::: Supplied text :::

# ariens pro snowblower



## pats plowing (Nov 27, 2001)

Does anyone run an ariens pro snowblower. I was looking the other night at the dealer. He has a 13/32 and a 13/36 for $2250. The units have the differential, heated hand warmers, elec start with battery, elec shute rotation. It looks to be a decent unit to complement my 8/24 ariens. What do you think. Today was good, i just picked up 3 new customers.


----------



## NNJSnow (Feb 16, 2002)

I would check with www.areins.com, I run the Ariens 824. They sure do make a quality snowblower. And dam are they nice. They have one at the local home depot that has its own car battery to power it self. It has like a 32-36 inch cutting capacity.


----------



## 4 Saisons (Dec 27, 2000)

look at cub cadet or white, for about the same price you can have a 13/45 powersteering. 
http://www.cubcadet.com/servlet/BrandProductDetail?ID=175&CAT=14&SUB=15

same engine as ariens and mecanics is pretty close to be similar. the 12 volt starter is also available from your dealer. I have 2 units like this and they are really faster than a 33"


----------



## NNJSnow (Feb 16, 2002)

dam they just keep getting bigger and bigger!


----------



## casey (May 14, 2001)

The 13hp Tecumseh can barely handle a 32" cut on my Toro 13/32's. I doubt it would do well in heavy stuff with a 45" swath.


----------



## CARDOCTOR (Nov 29, 2002)

::: Provided information :::

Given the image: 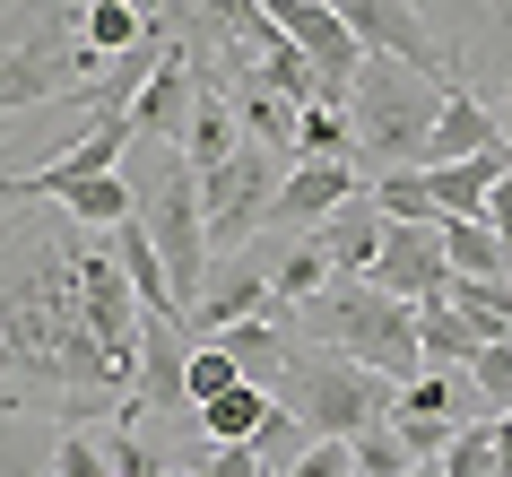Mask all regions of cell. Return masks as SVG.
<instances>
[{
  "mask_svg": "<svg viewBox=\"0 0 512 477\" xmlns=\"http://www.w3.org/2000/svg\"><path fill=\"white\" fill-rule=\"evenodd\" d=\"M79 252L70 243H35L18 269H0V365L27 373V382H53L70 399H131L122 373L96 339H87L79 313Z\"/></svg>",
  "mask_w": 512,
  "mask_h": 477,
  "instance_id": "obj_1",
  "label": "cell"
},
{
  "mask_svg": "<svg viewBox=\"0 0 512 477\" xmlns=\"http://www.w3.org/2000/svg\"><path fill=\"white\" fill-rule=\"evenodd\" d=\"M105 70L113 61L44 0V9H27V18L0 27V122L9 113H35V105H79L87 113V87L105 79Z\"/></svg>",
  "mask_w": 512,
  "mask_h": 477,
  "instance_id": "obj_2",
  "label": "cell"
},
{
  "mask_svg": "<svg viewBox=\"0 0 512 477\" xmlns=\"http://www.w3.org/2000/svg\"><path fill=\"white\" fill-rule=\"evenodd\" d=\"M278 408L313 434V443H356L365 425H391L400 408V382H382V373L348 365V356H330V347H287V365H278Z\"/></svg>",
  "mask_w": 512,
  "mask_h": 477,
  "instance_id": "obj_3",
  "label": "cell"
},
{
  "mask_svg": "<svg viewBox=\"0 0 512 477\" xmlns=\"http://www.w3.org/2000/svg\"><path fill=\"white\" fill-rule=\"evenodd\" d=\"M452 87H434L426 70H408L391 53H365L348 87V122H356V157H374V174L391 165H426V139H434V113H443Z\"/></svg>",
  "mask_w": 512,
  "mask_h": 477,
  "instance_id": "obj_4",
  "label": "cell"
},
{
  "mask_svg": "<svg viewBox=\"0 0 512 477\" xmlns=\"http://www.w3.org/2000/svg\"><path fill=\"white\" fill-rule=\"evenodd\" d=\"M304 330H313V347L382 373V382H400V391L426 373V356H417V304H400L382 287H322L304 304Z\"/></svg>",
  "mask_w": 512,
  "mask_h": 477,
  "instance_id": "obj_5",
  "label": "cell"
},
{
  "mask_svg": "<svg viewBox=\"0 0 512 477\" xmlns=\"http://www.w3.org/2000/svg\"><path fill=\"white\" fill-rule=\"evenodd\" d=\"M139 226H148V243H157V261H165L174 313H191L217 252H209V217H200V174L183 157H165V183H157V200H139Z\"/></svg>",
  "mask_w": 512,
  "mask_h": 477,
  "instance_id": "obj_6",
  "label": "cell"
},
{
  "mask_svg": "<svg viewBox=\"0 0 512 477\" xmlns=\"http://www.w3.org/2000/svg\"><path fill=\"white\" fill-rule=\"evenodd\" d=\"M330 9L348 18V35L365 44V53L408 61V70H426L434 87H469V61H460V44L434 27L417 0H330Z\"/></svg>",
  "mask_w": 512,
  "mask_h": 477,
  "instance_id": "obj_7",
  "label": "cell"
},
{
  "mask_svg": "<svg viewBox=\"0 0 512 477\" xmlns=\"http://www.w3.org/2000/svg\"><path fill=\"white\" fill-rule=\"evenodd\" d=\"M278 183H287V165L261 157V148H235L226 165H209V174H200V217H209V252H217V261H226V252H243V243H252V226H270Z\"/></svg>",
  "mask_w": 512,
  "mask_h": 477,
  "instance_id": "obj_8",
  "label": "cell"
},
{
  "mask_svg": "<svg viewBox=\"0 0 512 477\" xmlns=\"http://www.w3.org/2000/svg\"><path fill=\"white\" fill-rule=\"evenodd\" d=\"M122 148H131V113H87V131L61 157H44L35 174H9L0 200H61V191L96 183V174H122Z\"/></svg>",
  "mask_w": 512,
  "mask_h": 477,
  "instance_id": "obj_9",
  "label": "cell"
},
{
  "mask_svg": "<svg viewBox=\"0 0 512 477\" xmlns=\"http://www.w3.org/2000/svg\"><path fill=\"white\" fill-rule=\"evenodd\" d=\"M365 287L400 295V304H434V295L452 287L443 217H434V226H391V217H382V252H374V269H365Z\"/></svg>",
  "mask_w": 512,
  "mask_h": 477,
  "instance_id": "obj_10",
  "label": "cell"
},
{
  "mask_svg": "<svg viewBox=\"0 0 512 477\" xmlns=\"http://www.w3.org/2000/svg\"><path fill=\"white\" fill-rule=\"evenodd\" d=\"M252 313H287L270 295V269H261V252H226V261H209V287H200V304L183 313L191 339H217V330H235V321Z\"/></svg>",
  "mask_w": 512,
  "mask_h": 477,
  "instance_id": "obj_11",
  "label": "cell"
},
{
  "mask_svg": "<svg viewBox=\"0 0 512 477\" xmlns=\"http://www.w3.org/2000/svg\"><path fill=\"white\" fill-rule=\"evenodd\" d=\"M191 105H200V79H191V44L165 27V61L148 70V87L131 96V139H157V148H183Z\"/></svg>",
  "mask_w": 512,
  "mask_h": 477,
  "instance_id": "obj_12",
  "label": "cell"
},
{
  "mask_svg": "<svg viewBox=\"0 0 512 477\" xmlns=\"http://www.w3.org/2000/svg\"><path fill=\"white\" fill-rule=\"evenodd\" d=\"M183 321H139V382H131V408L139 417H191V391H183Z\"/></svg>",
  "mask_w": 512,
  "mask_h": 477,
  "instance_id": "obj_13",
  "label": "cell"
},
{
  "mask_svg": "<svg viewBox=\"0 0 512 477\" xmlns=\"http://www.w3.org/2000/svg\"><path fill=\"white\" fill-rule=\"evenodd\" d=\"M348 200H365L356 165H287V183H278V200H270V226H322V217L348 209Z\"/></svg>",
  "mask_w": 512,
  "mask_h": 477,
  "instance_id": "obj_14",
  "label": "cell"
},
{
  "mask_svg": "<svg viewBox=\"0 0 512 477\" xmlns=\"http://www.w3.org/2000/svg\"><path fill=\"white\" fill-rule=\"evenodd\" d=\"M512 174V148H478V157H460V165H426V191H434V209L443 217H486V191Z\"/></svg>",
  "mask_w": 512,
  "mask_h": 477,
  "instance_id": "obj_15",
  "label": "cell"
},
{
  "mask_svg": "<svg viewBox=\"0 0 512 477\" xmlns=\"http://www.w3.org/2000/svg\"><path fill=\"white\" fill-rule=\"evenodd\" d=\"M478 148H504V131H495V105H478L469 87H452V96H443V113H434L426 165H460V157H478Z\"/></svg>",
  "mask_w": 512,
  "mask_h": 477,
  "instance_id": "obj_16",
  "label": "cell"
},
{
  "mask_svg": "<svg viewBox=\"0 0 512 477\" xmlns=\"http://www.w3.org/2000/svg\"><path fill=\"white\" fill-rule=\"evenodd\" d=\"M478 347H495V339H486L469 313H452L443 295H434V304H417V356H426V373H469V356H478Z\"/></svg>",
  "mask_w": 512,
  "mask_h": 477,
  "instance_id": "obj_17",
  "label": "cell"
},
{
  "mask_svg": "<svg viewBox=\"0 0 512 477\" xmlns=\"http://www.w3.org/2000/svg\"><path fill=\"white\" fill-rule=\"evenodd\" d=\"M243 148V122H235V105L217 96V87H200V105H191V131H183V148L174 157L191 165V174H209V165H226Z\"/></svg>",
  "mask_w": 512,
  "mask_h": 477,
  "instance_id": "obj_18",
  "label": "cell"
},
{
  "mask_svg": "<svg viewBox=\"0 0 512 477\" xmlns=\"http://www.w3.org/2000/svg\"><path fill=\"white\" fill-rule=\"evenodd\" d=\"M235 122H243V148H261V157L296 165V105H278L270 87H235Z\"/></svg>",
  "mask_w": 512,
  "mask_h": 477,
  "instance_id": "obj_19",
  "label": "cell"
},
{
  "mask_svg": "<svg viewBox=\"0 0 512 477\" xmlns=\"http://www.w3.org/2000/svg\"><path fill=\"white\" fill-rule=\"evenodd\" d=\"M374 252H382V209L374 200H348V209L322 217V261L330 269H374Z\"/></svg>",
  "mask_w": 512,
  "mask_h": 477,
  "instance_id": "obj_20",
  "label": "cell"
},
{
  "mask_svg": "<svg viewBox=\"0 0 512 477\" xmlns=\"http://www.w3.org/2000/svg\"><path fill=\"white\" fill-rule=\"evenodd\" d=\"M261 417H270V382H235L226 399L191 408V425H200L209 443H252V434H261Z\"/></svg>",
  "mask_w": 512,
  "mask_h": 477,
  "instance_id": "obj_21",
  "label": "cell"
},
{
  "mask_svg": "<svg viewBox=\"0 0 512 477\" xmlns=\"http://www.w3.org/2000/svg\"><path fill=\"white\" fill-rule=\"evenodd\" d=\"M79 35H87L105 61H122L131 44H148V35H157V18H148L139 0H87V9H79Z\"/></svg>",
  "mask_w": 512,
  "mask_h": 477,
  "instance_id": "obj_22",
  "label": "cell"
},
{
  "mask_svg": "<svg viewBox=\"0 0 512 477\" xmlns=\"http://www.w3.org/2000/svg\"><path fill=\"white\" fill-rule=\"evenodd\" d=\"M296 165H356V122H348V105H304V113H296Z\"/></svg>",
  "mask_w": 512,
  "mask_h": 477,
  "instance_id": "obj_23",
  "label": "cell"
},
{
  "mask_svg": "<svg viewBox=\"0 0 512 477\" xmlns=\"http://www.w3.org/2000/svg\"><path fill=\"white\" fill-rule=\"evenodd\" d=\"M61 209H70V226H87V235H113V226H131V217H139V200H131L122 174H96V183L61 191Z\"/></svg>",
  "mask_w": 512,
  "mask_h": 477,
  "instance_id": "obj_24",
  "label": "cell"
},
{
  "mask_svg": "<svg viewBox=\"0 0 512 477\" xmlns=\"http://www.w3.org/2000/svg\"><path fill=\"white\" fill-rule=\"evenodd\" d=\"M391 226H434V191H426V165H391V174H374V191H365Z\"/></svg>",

:::

**Required tasks:**
a: Translate this sentence from the snowblower thread into Spanish: "It looks to be a decent unit to complement my 8/24 ariens."
b: Reproduce the snowblower thread from "I would check" to "a 13/45 powersteering.".
c: Take the snowblower thread further from where it stops.

**Answers for the tasks:**
a: Parece ser una unidad decente para complementar mi ariens 8/24.

b:
I would check with www.areins.com, I run the Ariens 824. They sure do make a quality snowblower. And dam are they nice. They have one at the local home depot that has its own car battery to power it self. It has like a 32-36 inch cutting capacity.


----------



## 4 Saisons (Dec 27, 2000)

look at cub cadet or white, for about the same price you can have a 13/45 powersteering.

c:
SPEAKING OF SNOW BLOWER




WISHING EVERBODY A WHITE CHRISTMA$


----------



## chtucker (Sep 6, 2002)

That's just plain ugly.


----------



## fordman (Oct 31, 2001)

I have to agree with chtucker.


----------



## CARDOCTOR (Nov 29, 2002)

IVE BEEN WAITING 2YRS TO POST THIS I THOUGHT YOUD ENJOY IT 

THIS IS MY CHRISTMAS PRESENT TO ALL WHO PLOW WHERE OTHERS FEAR TO TREAD.







CARDOCTOR


----------



## jimsmowin (Jul 28, 2000)

cubcadet has merged with troybilt no more cubcadet snow blowers. i just bought a 10.5 - 30" snow blower troy bilt heavy duty model w/ power steering $1600.00 four bladed fan. maybe will get to try it out christmas day.


----------



## NNJSnow (Feb 16, 2002)

Funny picture....i run an ariens 824 and a much older model. But they both run great!


----------



## mdb landscaping (Sep 29, 2000)

That picture is funny, but definately disturbing.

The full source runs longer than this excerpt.